Verbs and tenses (Fiiller ve fiil zamanları)

5) Past Simple (I walked)

POSITIVE  
I walked. Yürüdüm.
You walked. Yürüdünüz.
He walked. Yürüdü.
She walked. Yürüdü.
It walked. Yürüdü.
We walked. Yürüdük.
They walked. Yürüdüler.
NEGATIVE  
I didn't walk. Yürümedim.
You didn't walk. Yürümediniz.
He didn't walk. Yürümedi.
She didn't walk. Yürümedi.
It didn't walk. Yürümedi.
We didn't walk. Yürümedik.
They didn't walk. Yürümediler.
QUESTIONS  
Did I walk? Yürüdüm mü?
Did you walk? Yürüdünüz mü?
Did he walk?Yürüdü mü?
Did she walk? Yürüdü mü?
Did it walk? Yürüdü mü?
Did we walk? Yürüdük mü?
Did they walk? Yürüdüler mi?
SHORT ANSWERS  
Yes, I did.  
Yes, you did.  
Yes, he did.  
Yes, she did.  
Yes, it did.  
Yes, we did.  
Yes, they did.  
  
No, I did.  
No, you did.  
No, he did.  
No, she did.  
No, it did.  
No, we did.  
No, they did.  

Past Simple geçmişte bitmiş bir olay için kullanılır. Past Simple cümlelerde sık sık şu ifadeler kullanılır: at 4 o'clock, yesterday, when?, in 1993 gibi.

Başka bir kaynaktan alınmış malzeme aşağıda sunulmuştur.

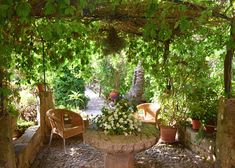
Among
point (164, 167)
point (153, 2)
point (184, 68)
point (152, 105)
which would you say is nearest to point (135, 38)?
point (184, 68)

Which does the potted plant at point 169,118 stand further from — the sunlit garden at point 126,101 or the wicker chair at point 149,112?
the wicker chair at point 149,112

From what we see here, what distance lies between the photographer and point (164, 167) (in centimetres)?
473

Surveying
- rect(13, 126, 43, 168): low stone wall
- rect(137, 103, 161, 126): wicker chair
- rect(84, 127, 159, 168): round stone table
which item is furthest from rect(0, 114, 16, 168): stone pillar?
rect(137, 103, 161, 126): wicker chair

A:When did you win the cup? Kupayı ne zaman kazandınız?
B: We won the cup in 1993. Kupayı 1993'de kazandık.
We went to a concert yesterday. Dün bir konsere gittik.

Bitmiş dahi olsa uzun zaman devam eden olayları ifade etmek için Past Simple kullanırız.
A:How long did the First World War last? Birinci dünya savaşı ne kadar sürdü?
B: It lasted for about 5 years, I think. Sanırım 5 yıl sürdü.
My parents lived in Japan for three years. Ebeveynlerim üç yıl Japonya'da yaşadılar.
Then they went to live in Australia. Ardından Avustralya'da yaşamaya gittiler.

Geçmişte tekrarlanan olayları veya alışkanlıkları ifade ederken Past Simple kullanırız.
When George was young, he always walked to school.
(George gençken her zaman okula yürürdü.)

Geçmiş zamandaki bir hikayeyi anlatırken Past Simple kullanırız.
We left home early an Saturday morning and drove, without stopping, to the Scottish border. Bir cumartesi sabahı erkenden evden ayrılıp İskoçya sınırına kadar durmadan araba sürdük.
It took about 6 hours to get there. Oraya vardığımızda saat 6 civarıydı.
After we crossed the border, we stopped in a little village, and had something to eat... Sınırı geçtikten sonra küçük bir köyde durup yemek yedik.